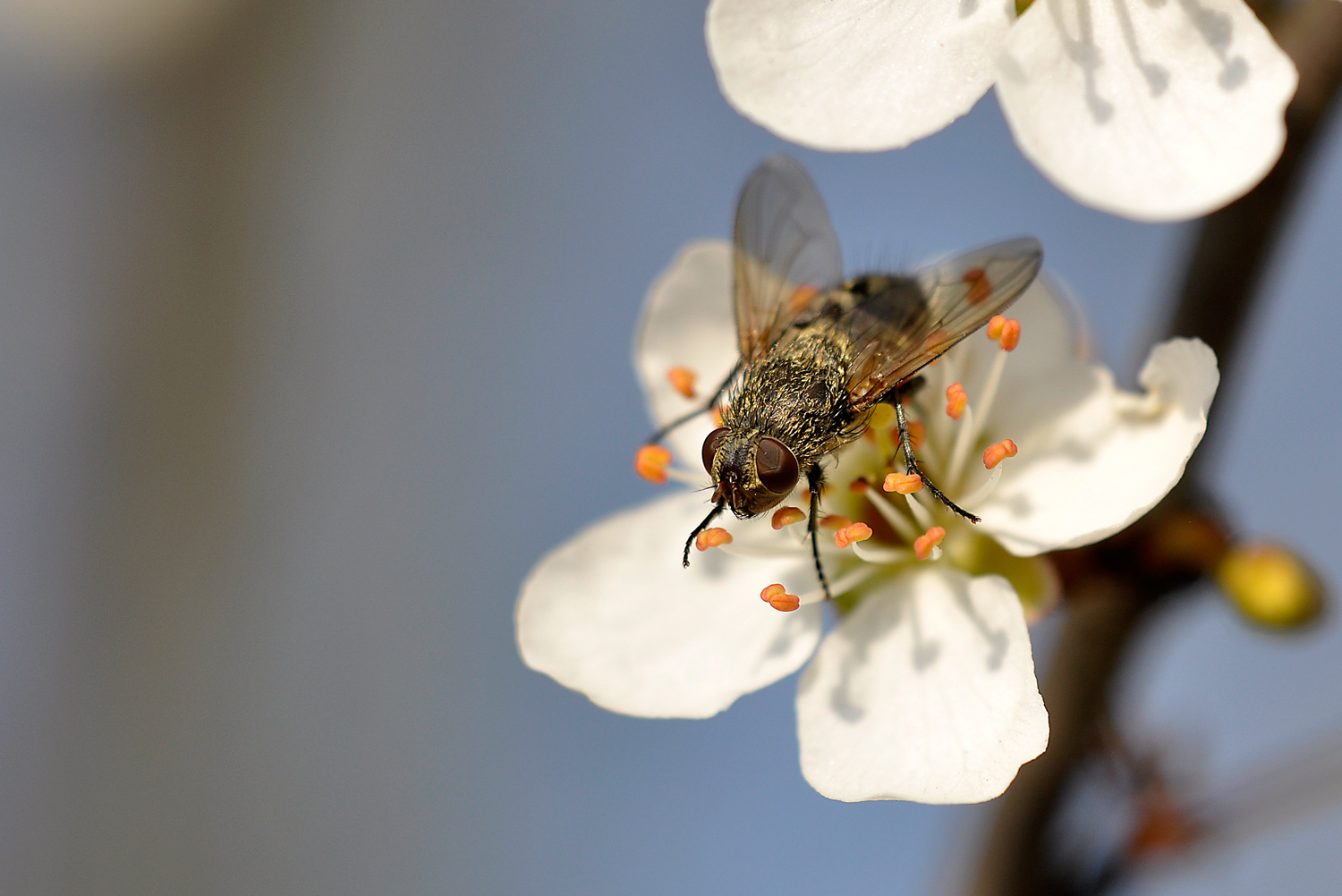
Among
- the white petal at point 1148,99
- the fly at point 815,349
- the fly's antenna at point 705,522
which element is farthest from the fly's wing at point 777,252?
the white petal at point 1148,99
- - -
- Your goal
Convert every line of the items above into a JSON list of strings, one string per line and blank lines omitted. Leave the pictures out of the list.

- Result of this exercise
[
  "Among",
  "- the white petal at point 1148,99",
  "- the fly at point 815,349",
  "- the fly's antenna at point 705,522",
  "which element is farthest from the fly's wing at point 777,252?",
  "the white petal at point 1148,99"
]